Top of Extracted entries

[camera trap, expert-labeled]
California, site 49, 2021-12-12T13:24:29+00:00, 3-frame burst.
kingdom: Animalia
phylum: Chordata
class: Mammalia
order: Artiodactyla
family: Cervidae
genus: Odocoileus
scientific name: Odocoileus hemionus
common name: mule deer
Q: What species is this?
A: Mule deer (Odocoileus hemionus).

Bottom of Extracted entries
Top of Extracted entries

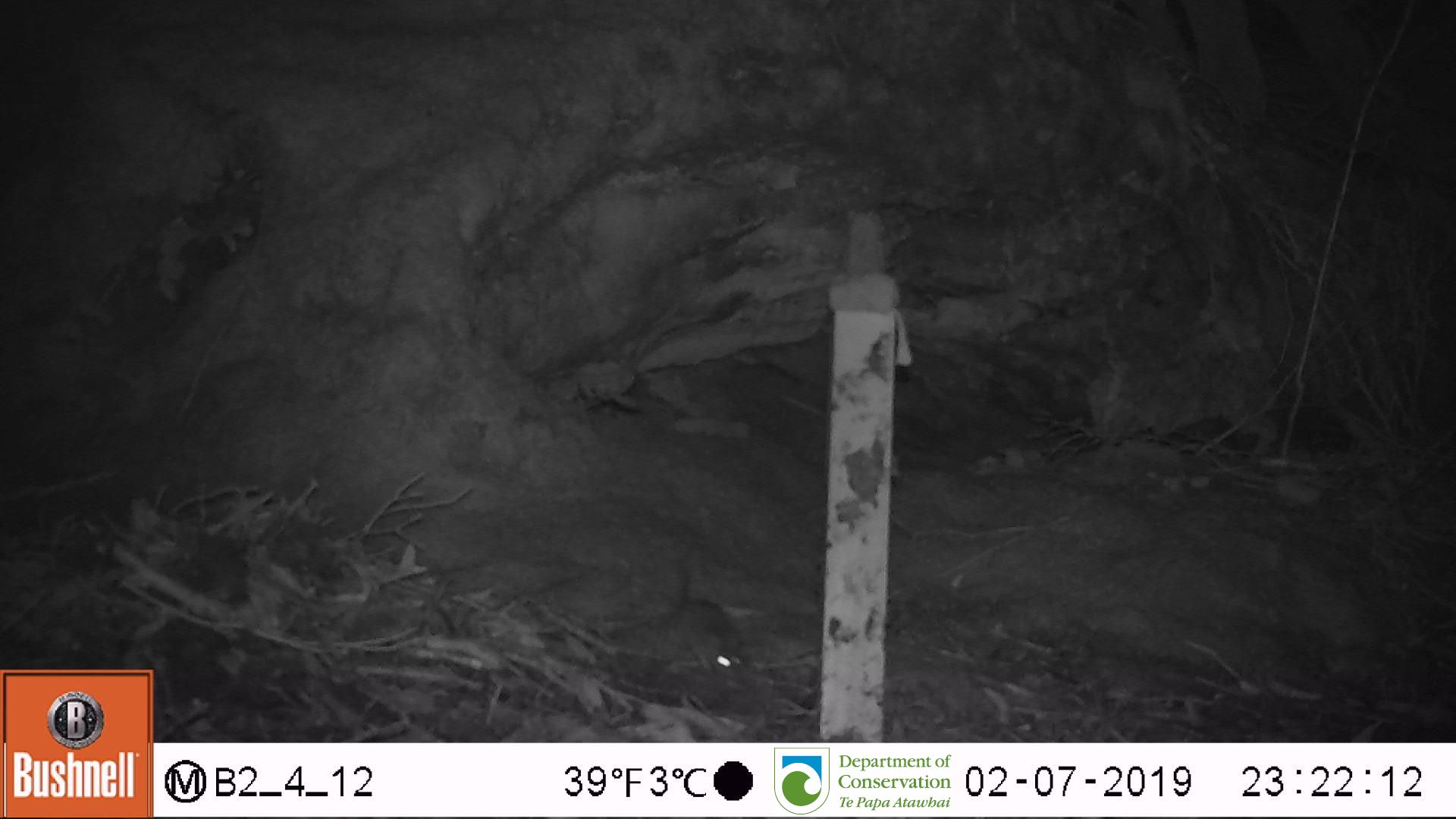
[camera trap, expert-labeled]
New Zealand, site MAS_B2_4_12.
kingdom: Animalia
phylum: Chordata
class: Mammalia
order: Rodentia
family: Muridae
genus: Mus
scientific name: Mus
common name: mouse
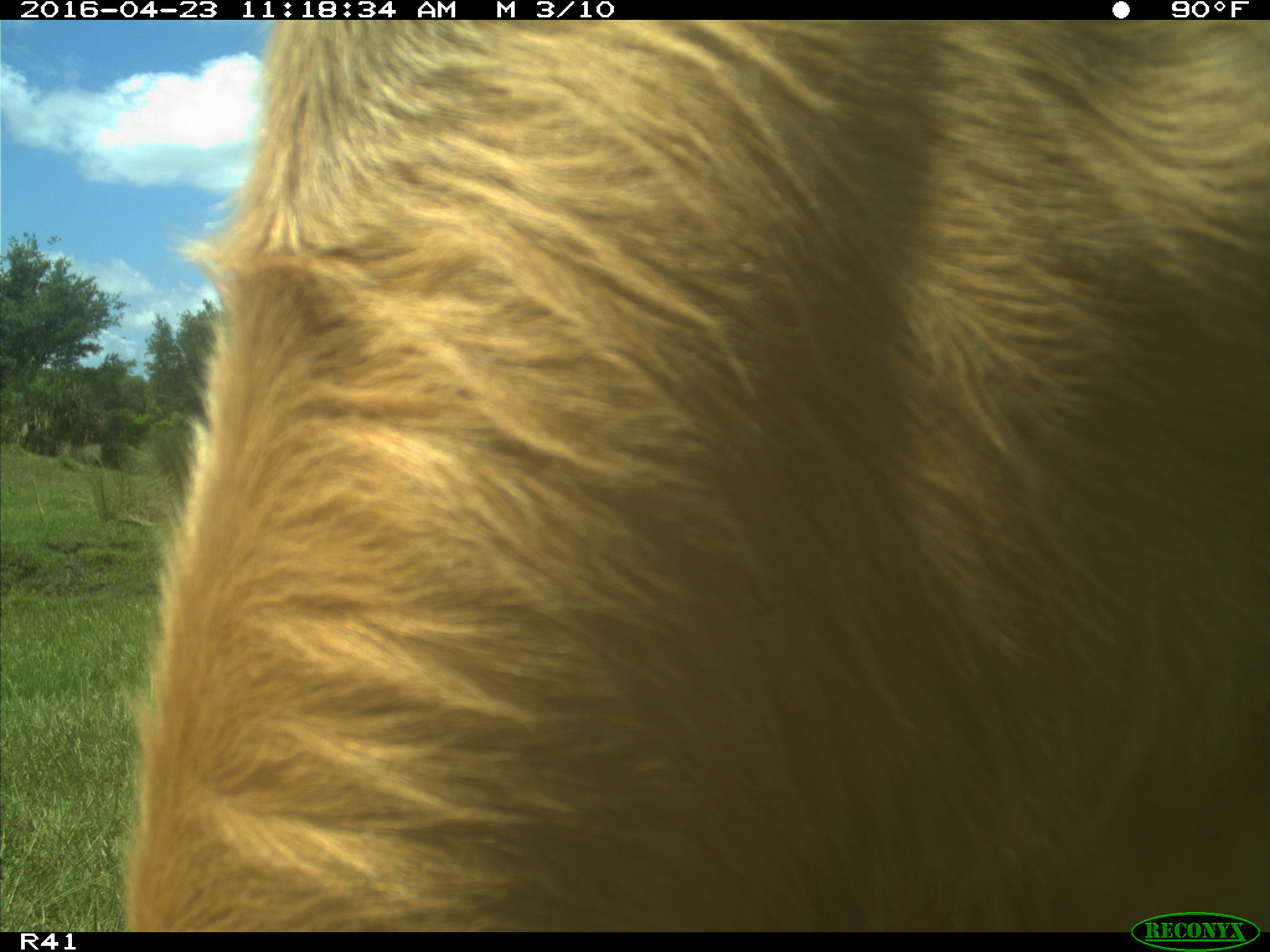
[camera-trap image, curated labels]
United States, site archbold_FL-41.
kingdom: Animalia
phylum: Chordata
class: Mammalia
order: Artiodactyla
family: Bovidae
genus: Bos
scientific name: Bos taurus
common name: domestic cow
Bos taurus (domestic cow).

Bottom of Extracted entries

Task brief:
The expected output is exactly the lines of the listing above between the line holding "family: Cervidae" and the line holding "A: Mule deer (Odocoileus hemionus).", inclusive.

Exercise response:
family: Cervidae
genus: Odocoileus
scientific name: Odocoileus hemionus
common name: mule deer
Q: What species is this?
A: Mule deer (Odocoileus hemionus).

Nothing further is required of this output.